Metti la spada nel fodero. Non dovrò forse bere il calice che il Padre mi ha dato? (18,11).
Il rimprovero genera la legge della dottrina evangelica che ha la forza di comandamento, non quello dato da Mosè agli antichi, ma quello che è stato dato da Cristo, il quale è tanto lontano dall’uso della spada per vendicarsi, che anzi, se qualcuno ci percuote una guancia e vuole inoltre percuoterci l’altra, bisogna offrirla (Mt 5,39).
Gesù rifiuta di approvare l’uso della violenza, sia pure in suo favore. Nella scena il Figlio di Dio ricorda a Pietro che egli deve bere il calice che il Padre gli ha dato. Il “calice” qui è simbolo della morte di Gesù. La morte gli è stata data da Dio Padre, sebbene sia stata preparata dall’empietà dei Giudei, giacché nulla sarebbe potuto accadere, se il Padre non lo avesse permesso per il nostro vantaggio. Il Figlio di Dio è deciso a bere il “calice” della sua morte, perché questo atto di supremo amore e non l’uso della forza e della violenza è in grado di rivelare l’amore redentore stesso di Dio per il mondo.
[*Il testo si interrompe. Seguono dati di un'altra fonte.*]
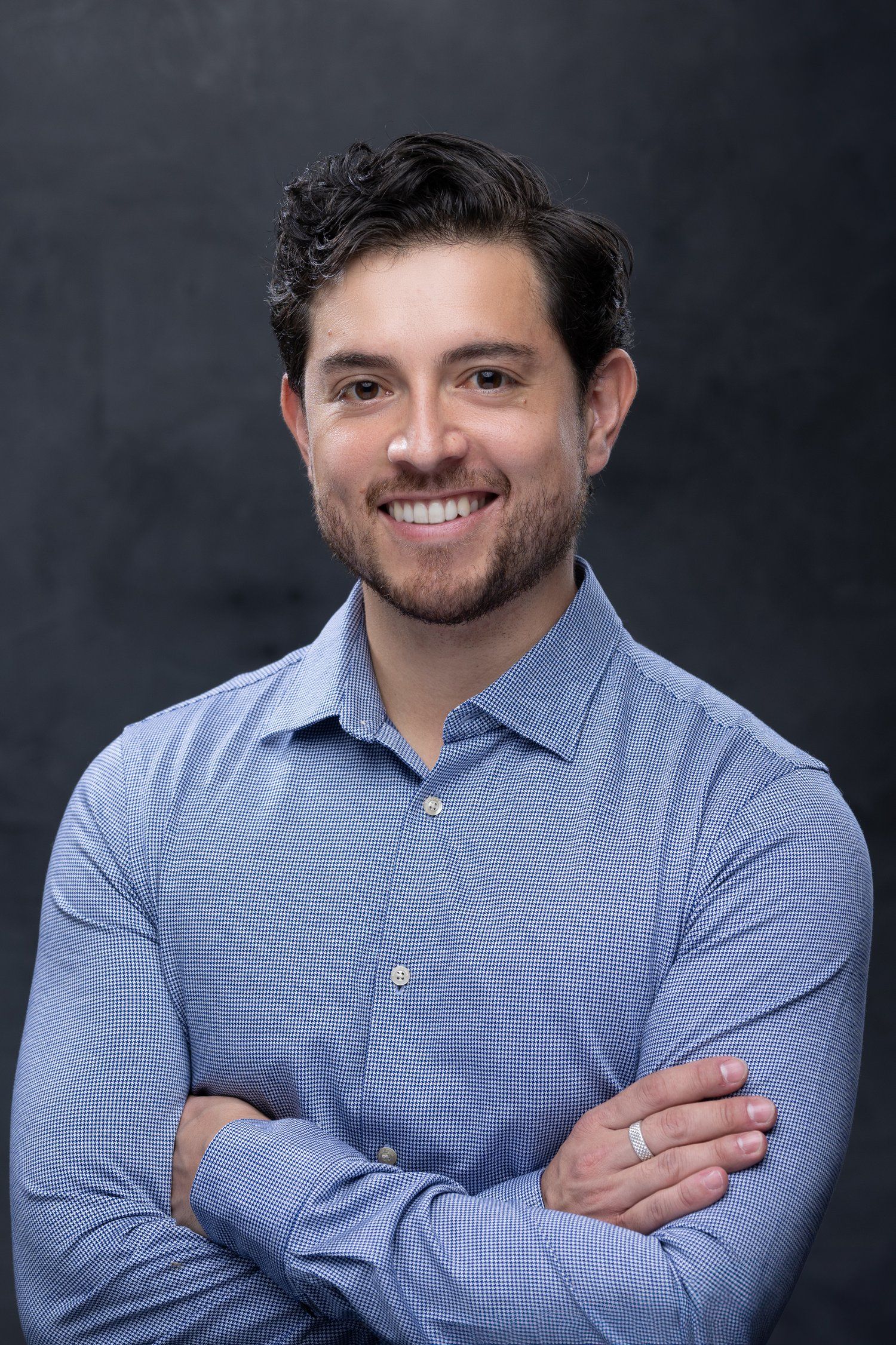 Professional headshot of someone wearing a light blue checkered dress shirt with arms crossed against dark background.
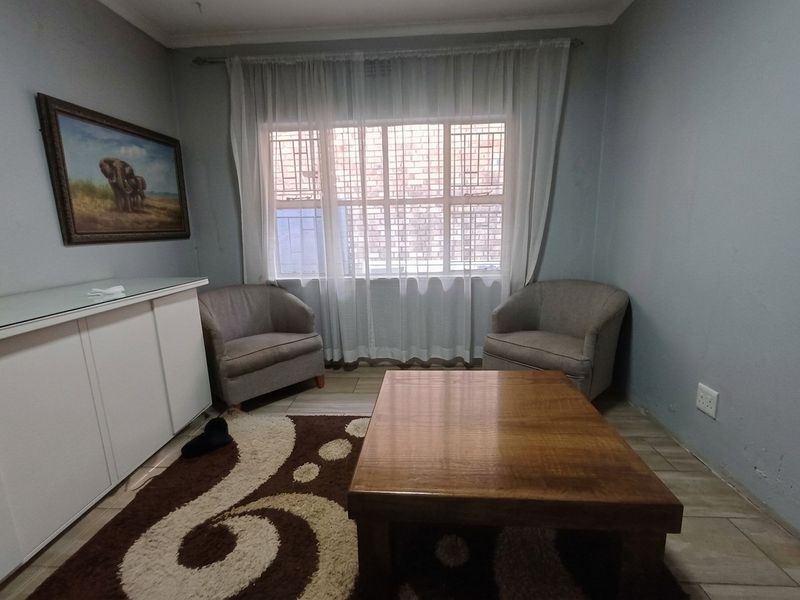 A cozy living room featuring tiled flooring, a large window with security bars, and neutral wall finishes.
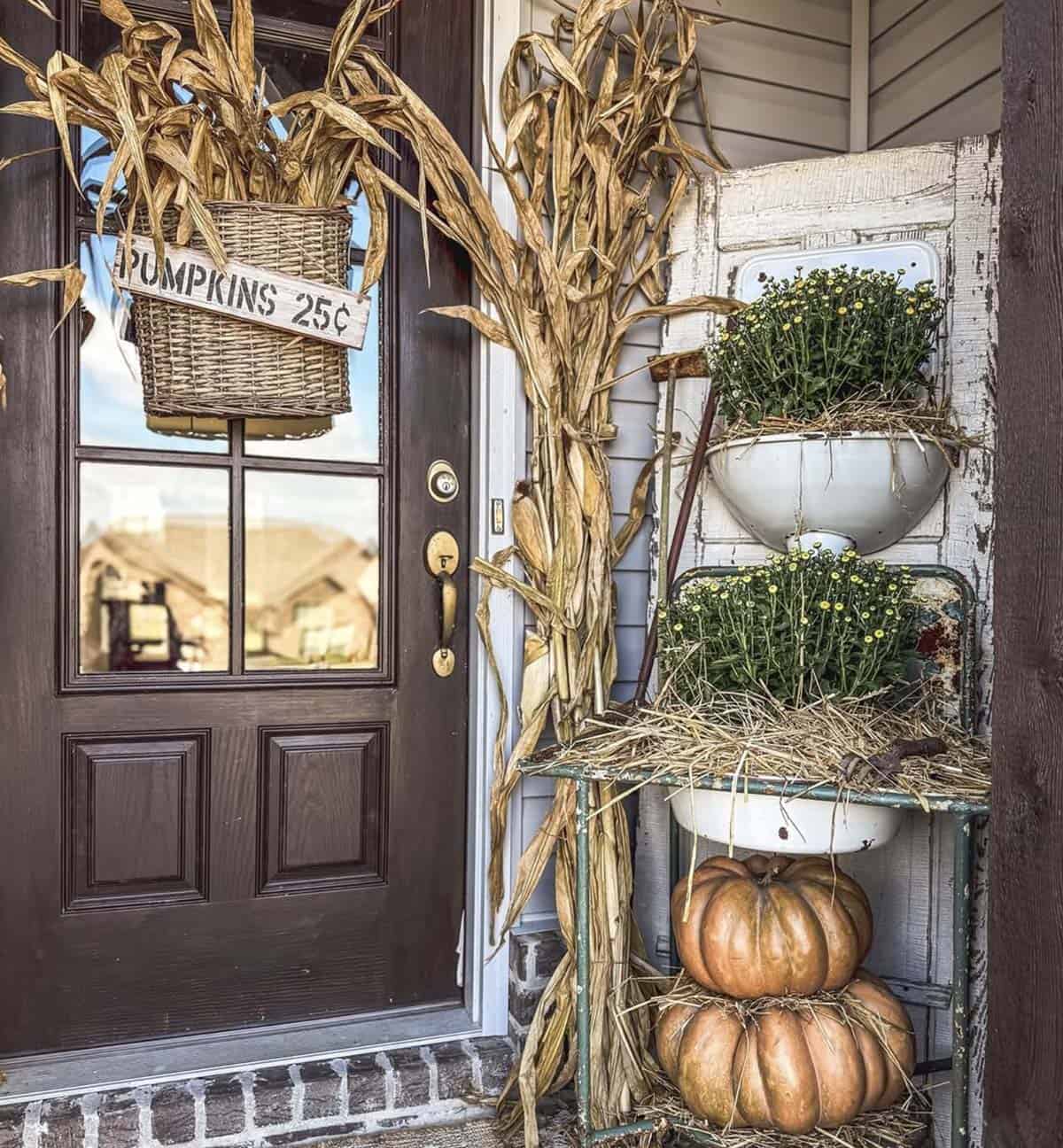 Porch corner with vintage door, enamel basins, mums, pumpkins, and corn stalks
In altre parole Giovanni crea un forte contrasto tra l’uso del potere fatto dai nemici di Gesù, che vengono con le armi (18,3) e il potere liberatorio della vita e della morte di Gesù.

Rileggiamo il versetto 12 del capitolo 18:
Allora la coorte, il tribuno e le guardie dei Giudei si impadronirono di Gesù e lo legarono12.
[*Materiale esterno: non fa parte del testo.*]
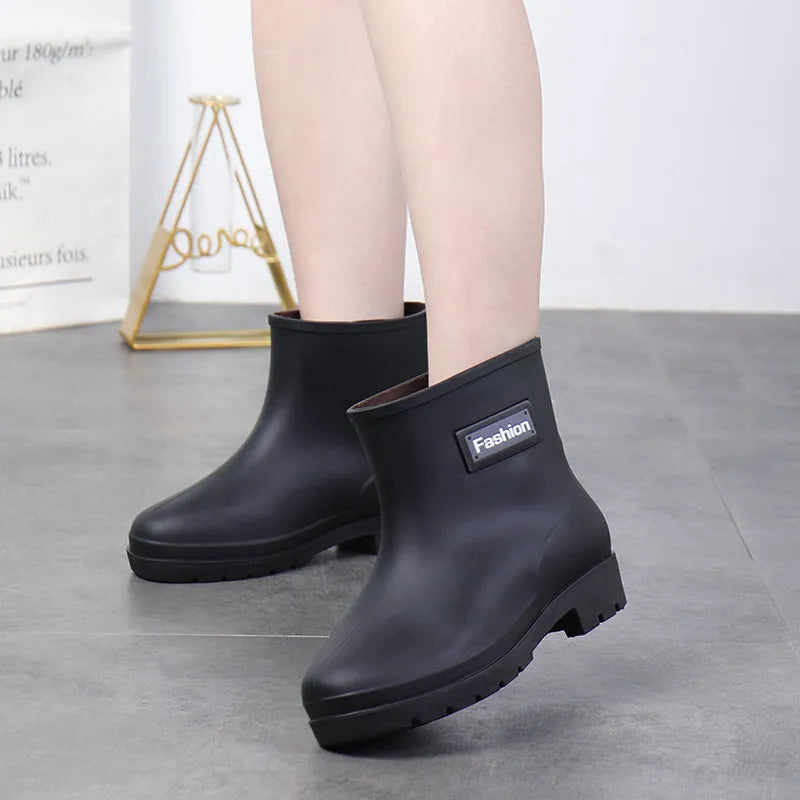 Women's mid-calf PVC rain boots in apricot colour with a low heel for wet weather.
Tolti di mezzo gli impedimenti e tolta la spada dalla mano di Pietro, dal momento che Cristo stesso, sebbene potesse sfuggire, si consegnava spontaneamente nelle mani dei suoi nemici, alla fine si avventarono su di lui, accesi da una grande audacia, sia i soldati che il loro capo e con essi i servi. Nonostante che avessero preso il Signore disposto a tutto, tuttavia lo legano, proprio lui che era venuto per liberarci dai lacci della morte e per slegarci dai legami del peccato.
Ancora una volta l’evangelista elenca le forze schierate per distruggere Gesù: … il distaccamento con il comandante e le guardie dei Giudei.. (18,12). Rappresentanti del mondo intero - potere religioso e potere civile - si ergono contro la Parola di Dio. E nelle tenebre sta in agguato il potere demoniaco che si è impadronito di Giuda e lo ha portato a tradire Gesù. Ma l’ascoltatore sa bene che le forze di morte che ora si impadroniscono di Gesù non prevarranno.

Si impadroniscono di colui al quale prima neppure avevano potuto avvicinarsi. Egli era il giorno ed essi le tenebre e tenebre rimasero perché non ascoltarono l’invito: avvicinatevi a lui e sarete illuminati (Salmo 34,6). Se si fossero avvicinati a lui in questo modo, lo avrebbero preso non per ucciderlo, ma per accoglierlo nel loro cuore. Ma siccome lo presero in ben altro modo, si allontanarono da lui ancora di più; e legarono colui dal quale piuttosto avrebbero dovuto essere sciolti. E forse, tra coloro che caricarono Cristo di catene vi era qualcuno che più tardi, parliamo di sant’Agostino, da lui liberato, disse: Tu hai spezzato le mie catene (Salmo 116,16).